Looking for ways to save even more

“When I first started saving for traveling, that was when I started making changes to my lifestyle,” Minna says. She and her partner set a goal to raise $24,000 to travel – $12,000 each. “Personally, I had to start setting up those goals, and long-term and short term accounts.

“When the money started building, I was like, ‘Why can’t I put more in?’ And that’s when I started looking at what I spend money on.

“It’s about being less impulsive, and deciding what to cut. I really look at where I’m spending, like, ‘Am I getting a smoothie every day?’"

One thing that helped her decision-making was to target those everyday items. “Things you do infrequently but it’s a big expense, like getting my hair done, get prioritised over things I could do anytime, like go out.”

It also helps her to ask, “How much does this bring me long-term joy? How much does this bring me short-term joy?” Here’s more when you’re asking how happy your spending is.

Following are more tips from Becca and Minna for when you get to your own turning point.

7 tips to stop going from pay to pay and get to your goals

1. Take a good hard look at what’s happening with your money.

Use the past to predict the future by going through three months’ of your spending. Look for patterns, make cuts, form your new plan. Our budgeting tool can help.

2. Start with small wins that are simple and achievable.

Even if you’re just forgoing a daily $10 smoothie, it can get you started and add up to something significant over time.

3. Take what you would’ve spent typically and funnel that amount towards your goals.

Whether it’s for your big night out or other regular habits like vaping, make sure to flow the money you save from skipping them into your separate accounts.

4. Build your emergency fund, so you don’t have to rely on credit when the unexpected happens.

It helps to build your safety net first. Sell stuff, become a TradeMe expert, whatever it takes.
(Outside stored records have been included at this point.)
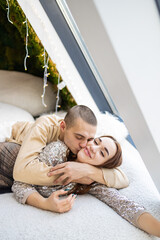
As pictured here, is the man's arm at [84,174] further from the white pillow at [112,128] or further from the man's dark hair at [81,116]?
the white pillow at [112,128]

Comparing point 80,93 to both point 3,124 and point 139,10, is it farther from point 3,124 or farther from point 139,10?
point 139,10

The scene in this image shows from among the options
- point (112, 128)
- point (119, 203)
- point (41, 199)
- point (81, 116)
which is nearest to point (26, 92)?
point (112, 128)

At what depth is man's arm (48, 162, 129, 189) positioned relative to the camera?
147 cm

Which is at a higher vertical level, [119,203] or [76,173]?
[76,173]

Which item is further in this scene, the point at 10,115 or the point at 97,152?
the point at 10,115

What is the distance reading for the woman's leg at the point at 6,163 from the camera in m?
1.71

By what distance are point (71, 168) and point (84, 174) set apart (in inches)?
2.8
This is especially good for those of us on more unpredictable incomes.

5. Make food go further.

Hack your food shopping by stocking up week one, and then topping up week two. “Stockpile rice, pasta, tins, household items,” Minna advises. “In case you’re caught short, you have it there and don’t have to stress.”

6. Get a system going.

A separate account for bills works well for many. Then, set some goals for the short (1–3 years), medium (4–9) and long terms (10 years plus), with separate accounts to flow money into.
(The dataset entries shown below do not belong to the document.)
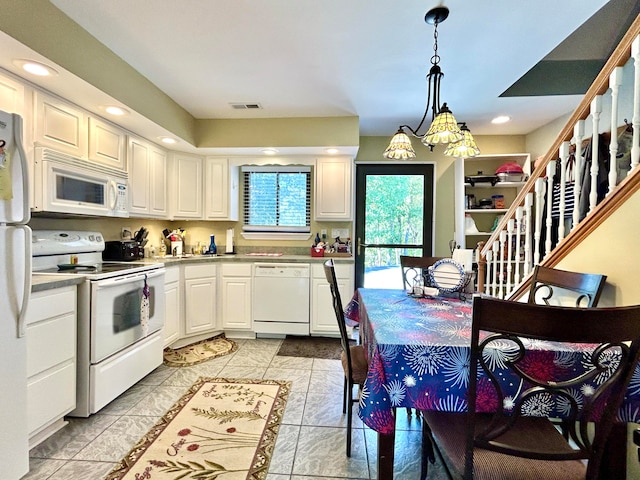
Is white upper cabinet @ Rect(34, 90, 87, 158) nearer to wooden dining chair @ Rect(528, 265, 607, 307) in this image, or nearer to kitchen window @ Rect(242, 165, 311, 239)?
kitchen window @ Rect(242, 165, 311, 239)

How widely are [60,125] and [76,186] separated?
0.43 m

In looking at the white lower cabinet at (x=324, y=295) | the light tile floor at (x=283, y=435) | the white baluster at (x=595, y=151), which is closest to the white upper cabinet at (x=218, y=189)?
the white lower cabinet at (x=324, y=295)

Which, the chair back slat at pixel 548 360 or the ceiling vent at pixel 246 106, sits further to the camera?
the ceiling vent at pixel 246 106

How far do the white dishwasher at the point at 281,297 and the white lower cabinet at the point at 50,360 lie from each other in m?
1.84

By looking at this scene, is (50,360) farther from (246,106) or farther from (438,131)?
(246,106)

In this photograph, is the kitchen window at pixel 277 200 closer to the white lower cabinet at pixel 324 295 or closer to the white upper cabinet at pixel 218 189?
the white upper cabinet at pixel 218 189

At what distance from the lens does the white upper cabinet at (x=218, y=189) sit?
3.80m

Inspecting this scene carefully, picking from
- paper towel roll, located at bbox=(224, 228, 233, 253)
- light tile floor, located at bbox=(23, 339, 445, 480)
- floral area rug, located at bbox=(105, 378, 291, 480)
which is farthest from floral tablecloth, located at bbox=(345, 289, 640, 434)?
paper towel roll, located at bbox=(224, 228, 233, 253)

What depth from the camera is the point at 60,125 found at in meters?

7. Be open to others’ support.

Says Becca: “Don’t be embarrassed to say, ‘This is my skinny week. I can’t come out with you.’ It’s nothing to be ashamed of.”

Comments (2)

Gravatar for Sue


4:18pm | 29 Jun 2022

Write down everything you spend for a month... and you will see where your money goes. It will shock you into spending less. Work out what you can afford to live on and put the rest into a savings account before you have a chance to spend it... you will be amazed at what you can save. I feels great being in charge of your money, rather than stressing constantly about it.

Gravatar for Judy


2:25pm | 17 Jun 2022

Good to be reminded how easy it is to both spend and save. Reading this story reminded me to go check that budget I set up so diligently, but have stopped monitoring. I like the tips on saving versus spending on very short-term happiness spends. Coffee and cake with friends – too many times weekly. (That’s the coffee not the friends! I’ll take the tip and cut out the cake. Healthier too!) Thanks for posting good stuff.